AE 05: Mathematical Models

Songs on Spotify

Author

Driver: _______, Reporter: _______, Gopher: ________

Published

September 11, 2024

Important
  • Open RStudio and create a subfolder in your AE folder called “AE-05”

  • Go to the Canvas and locate your AE 05 assignment to get started.

  • Upload the ae-05.qmd and spotify-popular.csv files into the folder you just created. The .qmd and PDF responses are due in Canvas no later than Saturday, September 14 at 11:59pm.

library(tidyverse)
library(ggformula)
library(broom)
library(knitr)
library(patchwork) #arrange plots in a grid

Data

The data set for this assignment is a subset from the Spotify Songs Tidy Tuesday data set. The data were originally obtained from Spotify using the spotifyr R package.

It contains numerous characteristics for each song. You can see the full list of variables and definitions here. This analysis will focus specifically on the following variables:

variable class description
track_id character Song unique ID
track_name character Song Name
track_artist character Song Artist
track_popularity double Song Popularity (0-100) where higher is better
energy double Energy is a measure from 0.0 to 1.0 and represents a perceptual measure of intensity and activity. Typically, energetic tracks feel fast, loud, and noisy. For example, death metal has high energy, while a Bach prelude scores low on the scale. Perceptual features contributing to this attribute include dynamic range, perceived loudness, timbre, onset rate, and general entropy.
valence double A measure from 0.0 to 1.0 describing the musical positiveness conveyed by a track. Tracks with high valence sound more positive (e.g. happy, cheerful, euphoric), while tracks with low valence sound more negative (e.g. sad, depressed, angry).
spotify <- read_csv("data/spotify-popular.csv")

Are high energy songs more positive?
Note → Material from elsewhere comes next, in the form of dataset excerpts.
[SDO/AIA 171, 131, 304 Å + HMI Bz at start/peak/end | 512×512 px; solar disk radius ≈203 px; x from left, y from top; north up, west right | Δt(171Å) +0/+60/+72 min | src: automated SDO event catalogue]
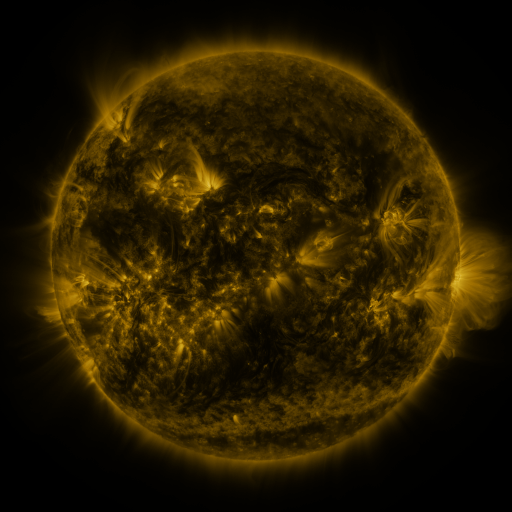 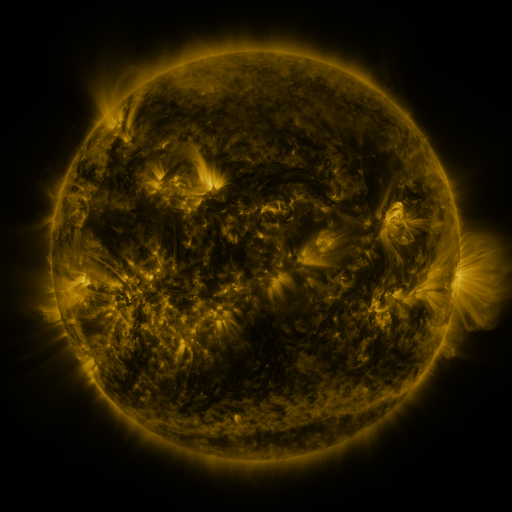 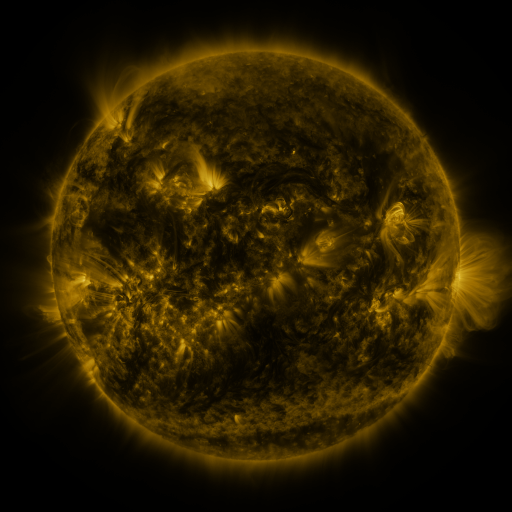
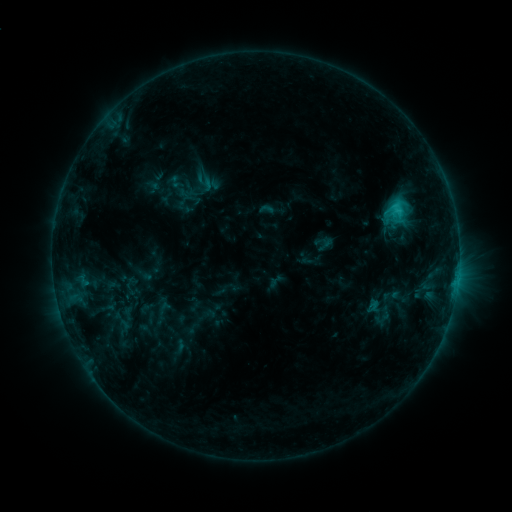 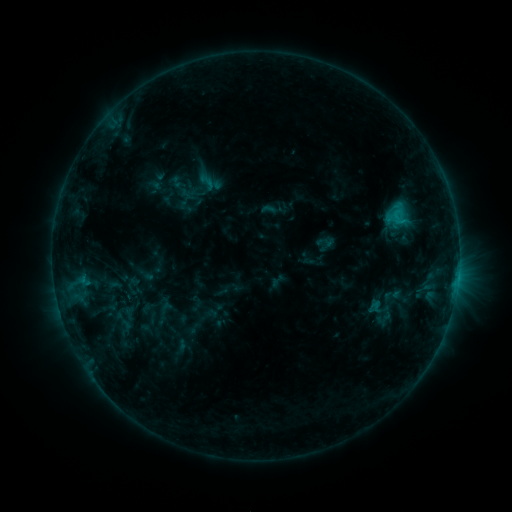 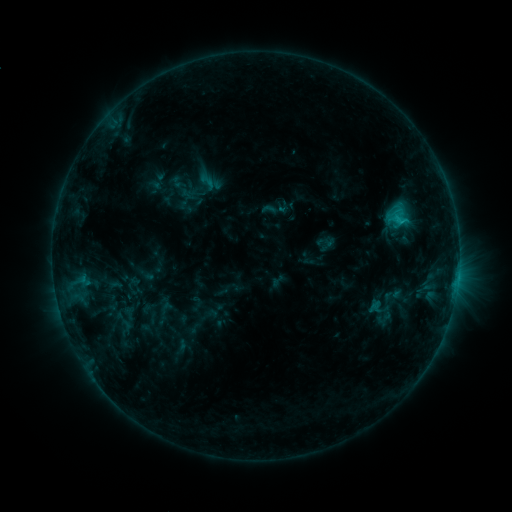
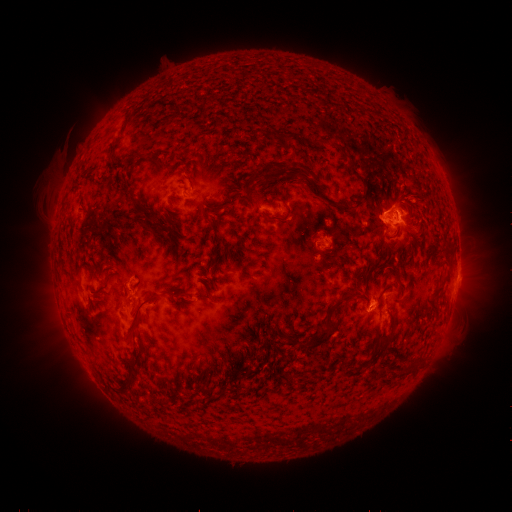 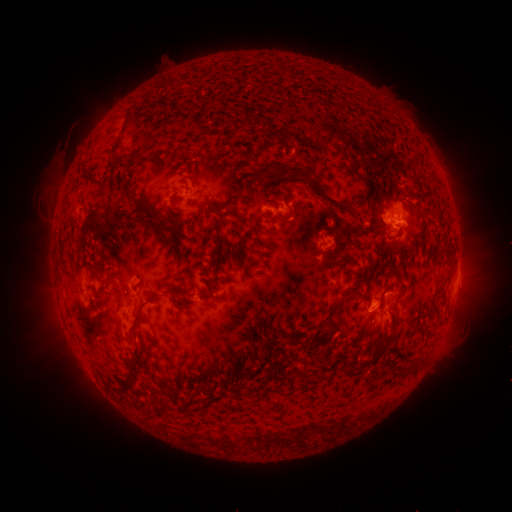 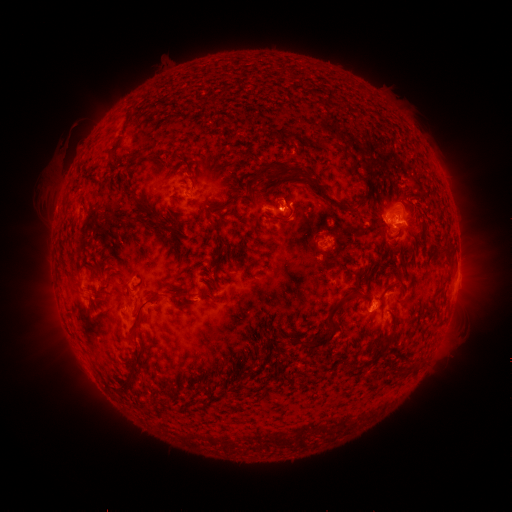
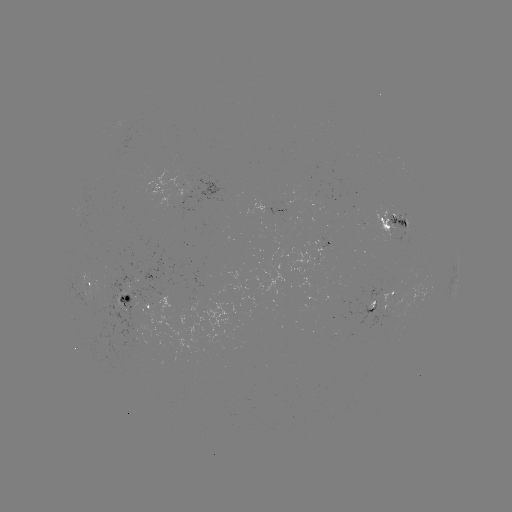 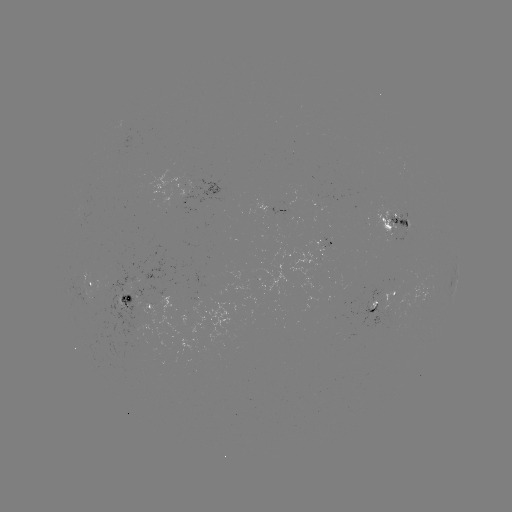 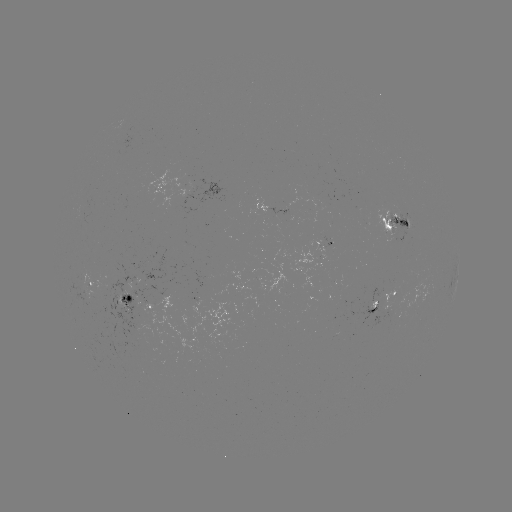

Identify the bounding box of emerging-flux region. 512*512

To answer this question, we’ll analyze data on some of the most popular songs on Spotify, i.e. those with track_popularity >= 80. We’ll use linear regression to fit a model to predict a song’s positiveness (valence) based on its energy level (energy).

Below are plots as part of the exploratory data analysis.

p1 <- gf_histogram(~valence, data = spotify) |>  
  gf_labs(title = "Distribution of Valence", 
       subtitle = " for Popular songs on Spotify", 
       x = "Valence")

p2 <- gf_histogram(~energy, data = spotify) |> 
  gf_labs(title = "Distribution of Energy", 
       subtitle = "for Popular songs on Spotify", 
       x = "Energy")
p1 + p2 # The patchwork package will arrange your plots for you

gf_point(valence ~ energy, data = spotify) |> 
  gf_labs(title = "Valence vs. Energy", 
       subtitle = "Popular songs on Spotify", 
       x = "Energy", 
       y = "Valence")

Exercise 1

Fit a model using the energy of a song to predict its valence, i.e. positiveness. Include the 90% confidence interval for the coefficients, and display the output using 3 digits.

## add code

Exercise 2

In words interpret the estimate and confidence interval for the slope in the previous exercise.

Exercise 3

Interpret the p-value from Exercise 1.

Exericse 4

Predict what the average valence for a song with an energy score 0.5 is. Report and interpret a 90% confidence interval for the average valence.

Exericse 5

Report and interpret a 90% confidence interval for a single song with energy score 0.8.

Important

To submit the AE:

  • Render the document to produce the PDF with all of your work from today’s class.
  • Upload your qmd and pdf files to the Canvas assignment.